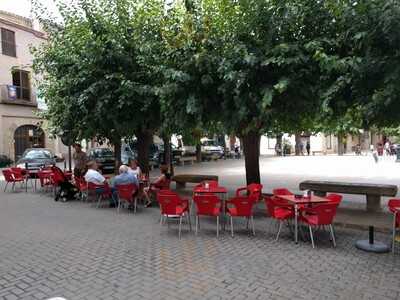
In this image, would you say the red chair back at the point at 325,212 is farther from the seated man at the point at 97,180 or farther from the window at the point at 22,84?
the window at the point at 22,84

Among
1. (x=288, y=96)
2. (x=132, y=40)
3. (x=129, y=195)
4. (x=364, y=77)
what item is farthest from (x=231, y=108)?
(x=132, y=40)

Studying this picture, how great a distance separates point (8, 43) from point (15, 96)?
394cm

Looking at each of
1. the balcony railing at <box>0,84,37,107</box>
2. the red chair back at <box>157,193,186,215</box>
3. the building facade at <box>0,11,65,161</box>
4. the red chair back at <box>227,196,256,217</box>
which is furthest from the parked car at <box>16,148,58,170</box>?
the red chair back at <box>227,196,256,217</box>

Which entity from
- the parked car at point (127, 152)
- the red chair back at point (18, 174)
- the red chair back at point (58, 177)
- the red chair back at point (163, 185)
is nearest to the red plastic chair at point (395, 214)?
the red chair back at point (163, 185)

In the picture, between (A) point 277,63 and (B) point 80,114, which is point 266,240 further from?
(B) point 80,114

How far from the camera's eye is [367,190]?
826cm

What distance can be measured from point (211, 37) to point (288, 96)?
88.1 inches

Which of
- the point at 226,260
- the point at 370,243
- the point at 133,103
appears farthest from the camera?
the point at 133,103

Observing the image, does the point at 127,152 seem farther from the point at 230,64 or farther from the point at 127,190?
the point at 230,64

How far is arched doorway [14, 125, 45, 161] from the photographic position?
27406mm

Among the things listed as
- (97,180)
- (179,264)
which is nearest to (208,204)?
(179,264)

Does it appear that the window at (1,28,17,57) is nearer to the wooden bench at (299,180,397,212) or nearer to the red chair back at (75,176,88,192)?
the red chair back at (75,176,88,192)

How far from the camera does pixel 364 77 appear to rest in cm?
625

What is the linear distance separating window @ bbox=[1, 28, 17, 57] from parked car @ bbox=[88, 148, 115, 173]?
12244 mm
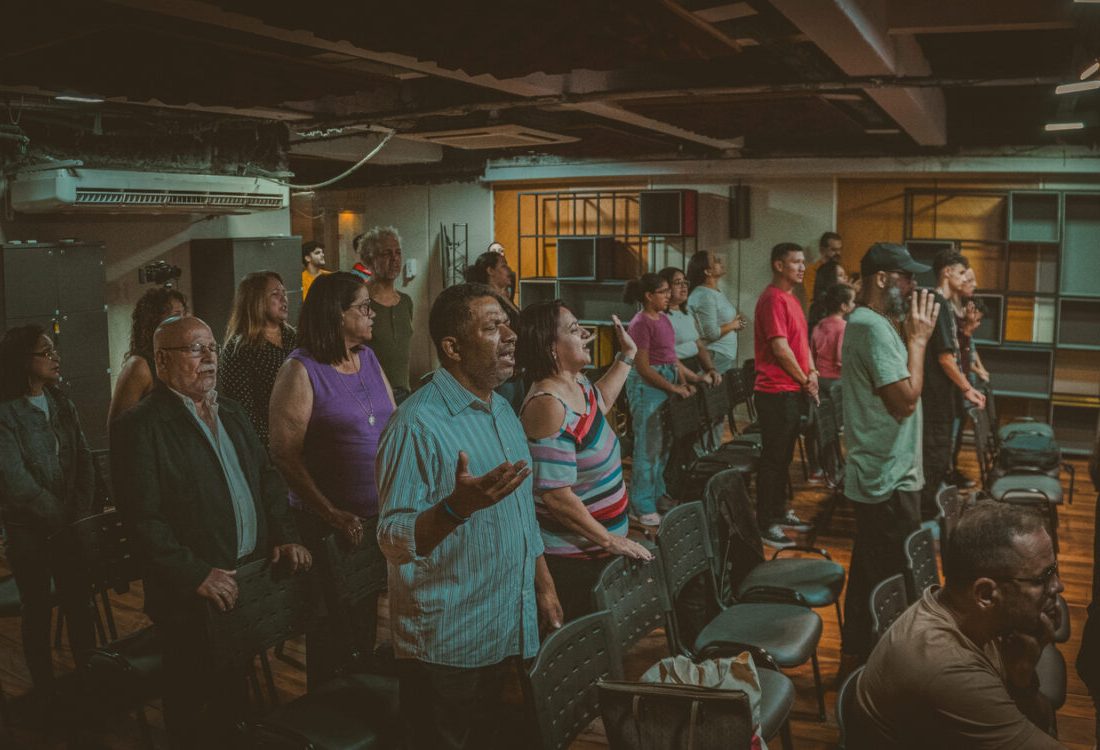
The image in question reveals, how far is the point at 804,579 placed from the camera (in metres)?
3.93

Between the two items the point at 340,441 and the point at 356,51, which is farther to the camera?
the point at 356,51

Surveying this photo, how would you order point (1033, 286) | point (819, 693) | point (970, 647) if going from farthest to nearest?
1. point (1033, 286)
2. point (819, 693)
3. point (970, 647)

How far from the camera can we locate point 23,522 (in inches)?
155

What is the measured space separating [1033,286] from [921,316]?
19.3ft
____________
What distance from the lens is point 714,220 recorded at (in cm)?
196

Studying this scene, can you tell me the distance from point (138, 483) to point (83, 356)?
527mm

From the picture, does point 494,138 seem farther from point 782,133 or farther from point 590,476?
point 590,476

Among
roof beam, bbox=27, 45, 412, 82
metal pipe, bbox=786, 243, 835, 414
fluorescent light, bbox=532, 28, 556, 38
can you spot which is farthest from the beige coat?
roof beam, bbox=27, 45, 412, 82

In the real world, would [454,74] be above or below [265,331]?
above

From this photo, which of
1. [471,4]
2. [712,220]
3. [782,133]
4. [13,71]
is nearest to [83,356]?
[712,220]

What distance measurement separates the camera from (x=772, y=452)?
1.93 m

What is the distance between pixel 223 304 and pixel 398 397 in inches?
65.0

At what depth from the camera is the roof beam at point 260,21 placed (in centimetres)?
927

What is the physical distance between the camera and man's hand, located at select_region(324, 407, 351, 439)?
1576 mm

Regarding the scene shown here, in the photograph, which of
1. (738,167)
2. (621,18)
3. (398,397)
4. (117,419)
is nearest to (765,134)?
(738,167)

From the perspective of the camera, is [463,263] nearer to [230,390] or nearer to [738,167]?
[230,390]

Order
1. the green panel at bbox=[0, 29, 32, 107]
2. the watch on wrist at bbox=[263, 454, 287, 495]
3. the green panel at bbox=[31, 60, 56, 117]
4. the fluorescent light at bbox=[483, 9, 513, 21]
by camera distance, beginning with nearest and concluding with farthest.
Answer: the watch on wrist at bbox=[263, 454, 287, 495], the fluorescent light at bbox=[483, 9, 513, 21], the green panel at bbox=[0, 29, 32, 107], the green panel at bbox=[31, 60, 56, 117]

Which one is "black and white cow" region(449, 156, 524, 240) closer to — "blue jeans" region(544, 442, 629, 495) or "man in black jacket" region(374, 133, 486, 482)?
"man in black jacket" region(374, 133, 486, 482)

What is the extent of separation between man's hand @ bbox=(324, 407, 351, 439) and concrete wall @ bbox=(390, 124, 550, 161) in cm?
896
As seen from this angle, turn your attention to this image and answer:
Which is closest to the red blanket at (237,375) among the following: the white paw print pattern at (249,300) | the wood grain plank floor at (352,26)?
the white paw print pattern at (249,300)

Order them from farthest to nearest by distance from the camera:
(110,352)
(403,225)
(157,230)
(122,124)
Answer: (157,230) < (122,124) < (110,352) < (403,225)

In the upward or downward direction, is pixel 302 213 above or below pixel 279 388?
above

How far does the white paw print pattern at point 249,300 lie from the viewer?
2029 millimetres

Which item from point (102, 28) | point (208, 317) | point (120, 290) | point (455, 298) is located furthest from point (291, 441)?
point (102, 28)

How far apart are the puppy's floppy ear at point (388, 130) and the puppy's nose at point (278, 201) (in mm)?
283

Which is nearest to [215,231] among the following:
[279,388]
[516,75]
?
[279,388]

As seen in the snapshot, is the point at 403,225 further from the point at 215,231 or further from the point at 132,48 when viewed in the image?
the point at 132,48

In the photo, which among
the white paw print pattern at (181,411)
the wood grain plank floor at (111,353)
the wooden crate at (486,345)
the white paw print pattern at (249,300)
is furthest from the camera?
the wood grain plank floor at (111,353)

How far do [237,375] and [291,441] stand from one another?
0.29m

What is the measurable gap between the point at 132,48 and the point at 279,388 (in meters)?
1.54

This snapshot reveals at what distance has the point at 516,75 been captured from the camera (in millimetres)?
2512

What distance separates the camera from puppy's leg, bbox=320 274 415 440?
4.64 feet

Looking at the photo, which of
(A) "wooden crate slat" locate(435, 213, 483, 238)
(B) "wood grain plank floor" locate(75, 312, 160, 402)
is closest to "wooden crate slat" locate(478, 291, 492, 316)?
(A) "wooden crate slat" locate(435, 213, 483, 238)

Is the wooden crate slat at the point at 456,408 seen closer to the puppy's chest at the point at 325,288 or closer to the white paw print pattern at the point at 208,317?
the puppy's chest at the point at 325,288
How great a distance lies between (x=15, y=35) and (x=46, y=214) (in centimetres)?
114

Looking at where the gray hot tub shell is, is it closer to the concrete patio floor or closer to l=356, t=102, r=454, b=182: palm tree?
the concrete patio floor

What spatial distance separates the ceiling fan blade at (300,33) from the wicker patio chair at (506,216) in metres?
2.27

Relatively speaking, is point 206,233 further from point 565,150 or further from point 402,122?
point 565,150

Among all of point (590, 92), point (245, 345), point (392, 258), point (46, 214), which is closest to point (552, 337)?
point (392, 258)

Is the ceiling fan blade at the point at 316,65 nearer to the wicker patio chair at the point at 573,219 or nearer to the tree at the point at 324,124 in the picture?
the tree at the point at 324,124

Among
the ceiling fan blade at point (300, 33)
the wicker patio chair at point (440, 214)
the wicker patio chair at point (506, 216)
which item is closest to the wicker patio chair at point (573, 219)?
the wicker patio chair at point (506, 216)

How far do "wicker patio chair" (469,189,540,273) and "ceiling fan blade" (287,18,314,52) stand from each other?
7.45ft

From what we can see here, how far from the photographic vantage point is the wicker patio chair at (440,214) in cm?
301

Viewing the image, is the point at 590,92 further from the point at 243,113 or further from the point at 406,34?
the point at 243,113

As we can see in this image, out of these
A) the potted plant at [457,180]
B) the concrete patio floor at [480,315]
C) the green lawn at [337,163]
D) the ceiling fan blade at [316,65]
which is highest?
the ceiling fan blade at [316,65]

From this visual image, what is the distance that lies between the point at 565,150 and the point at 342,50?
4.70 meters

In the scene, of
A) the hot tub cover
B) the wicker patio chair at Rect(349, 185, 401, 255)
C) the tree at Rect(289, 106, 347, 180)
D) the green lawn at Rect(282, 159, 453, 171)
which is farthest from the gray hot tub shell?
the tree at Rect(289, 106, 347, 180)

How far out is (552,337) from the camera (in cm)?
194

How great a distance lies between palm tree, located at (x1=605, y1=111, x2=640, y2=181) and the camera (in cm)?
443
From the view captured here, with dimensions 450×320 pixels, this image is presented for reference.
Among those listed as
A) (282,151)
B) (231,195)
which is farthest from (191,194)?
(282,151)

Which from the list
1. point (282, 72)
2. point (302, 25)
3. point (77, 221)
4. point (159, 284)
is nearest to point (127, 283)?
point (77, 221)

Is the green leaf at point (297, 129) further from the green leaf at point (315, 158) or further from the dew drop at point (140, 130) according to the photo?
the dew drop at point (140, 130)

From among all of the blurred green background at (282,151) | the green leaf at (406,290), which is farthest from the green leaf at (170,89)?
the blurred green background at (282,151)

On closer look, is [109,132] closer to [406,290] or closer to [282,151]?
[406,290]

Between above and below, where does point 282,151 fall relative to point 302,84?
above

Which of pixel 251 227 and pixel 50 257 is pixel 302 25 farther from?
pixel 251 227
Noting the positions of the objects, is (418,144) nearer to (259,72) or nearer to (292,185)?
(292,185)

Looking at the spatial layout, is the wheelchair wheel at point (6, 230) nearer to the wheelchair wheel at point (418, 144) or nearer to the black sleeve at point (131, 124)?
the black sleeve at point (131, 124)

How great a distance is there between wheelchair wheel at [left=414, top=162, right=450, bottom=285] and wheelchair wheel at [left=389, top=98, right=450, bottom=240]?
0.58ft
____________
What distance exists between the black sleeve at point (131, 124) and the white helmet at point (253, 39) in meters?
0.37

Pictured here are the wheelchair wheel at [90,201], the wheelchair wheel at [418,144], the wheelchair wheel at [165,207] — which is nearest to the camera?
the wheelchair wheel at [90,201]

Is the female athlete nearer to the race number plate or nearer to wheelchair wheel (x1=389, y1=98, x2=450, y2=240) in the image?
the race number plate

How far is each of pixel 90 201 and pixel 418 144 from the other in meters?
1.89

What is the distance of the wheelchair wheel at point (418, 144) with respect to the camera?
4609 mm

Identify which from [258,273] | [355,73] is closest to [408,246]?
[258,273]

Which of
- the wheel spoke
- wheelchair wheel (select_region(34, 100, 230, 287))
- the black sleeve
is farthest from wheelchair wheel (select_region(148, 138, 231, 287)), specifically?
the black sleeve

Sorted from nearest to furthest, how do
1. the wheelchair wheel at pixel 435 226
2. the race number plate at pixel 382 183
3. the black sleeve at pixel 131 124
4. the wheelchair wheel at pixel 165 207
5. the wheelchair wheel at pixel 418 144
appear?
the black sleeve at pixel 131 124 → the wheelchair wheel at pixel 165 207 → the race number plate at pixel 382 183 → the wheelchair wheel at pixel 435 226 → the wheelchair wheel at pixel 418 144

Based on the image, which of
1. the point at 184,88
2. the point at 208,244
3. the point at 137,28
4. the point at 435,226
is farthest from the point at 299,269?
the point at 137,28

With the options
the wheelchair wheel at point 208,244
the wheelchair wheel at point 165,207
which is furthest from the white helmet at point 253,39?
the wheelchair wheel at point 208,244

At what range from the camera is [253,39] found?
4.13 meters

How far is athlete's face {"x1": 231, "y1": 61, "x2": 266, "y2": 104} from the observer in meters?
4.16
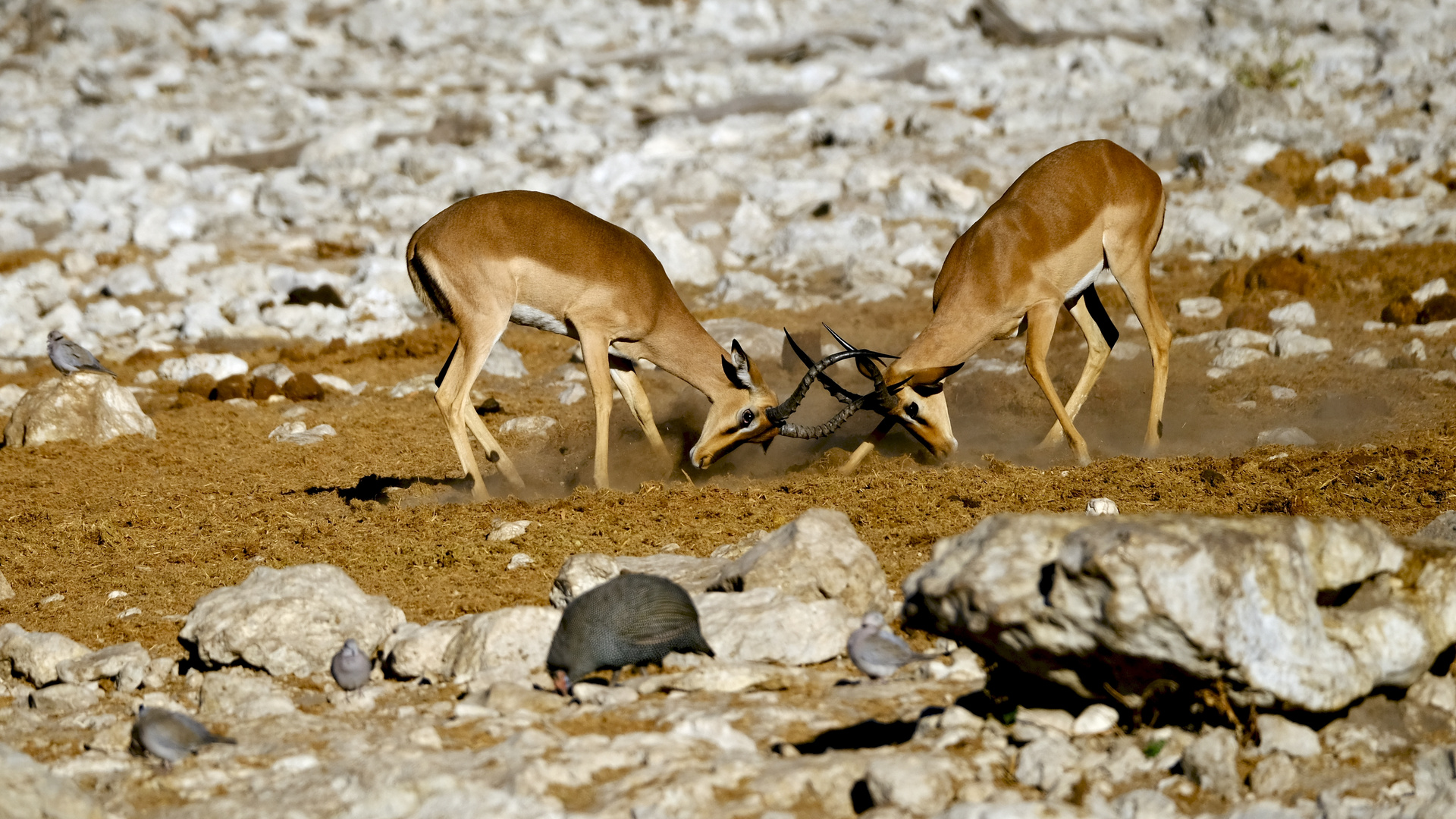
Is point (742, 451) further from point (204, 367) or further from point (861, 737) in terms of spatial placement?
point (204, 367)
____________
Task: Locate every line in the rows above that contains the word "closest" and copy each of those lines.

Finished task:
Which is closest to the red blanket at (237,375) among the following: the white paw print pattern at (249,300) | the wood grain plank floor at (352,26)?
is closest to "wooden crate slat" locate(478, 291, 492, 316)?
Among all of point (590, 92), point (245, 345), point (392, 258), point (46, 214), which is closest to point (552, 337)?
which item is closest to the wicker patio chair at point (573, 219)?
Identify which from [258,273] | [355,73] is closest to [408,246]?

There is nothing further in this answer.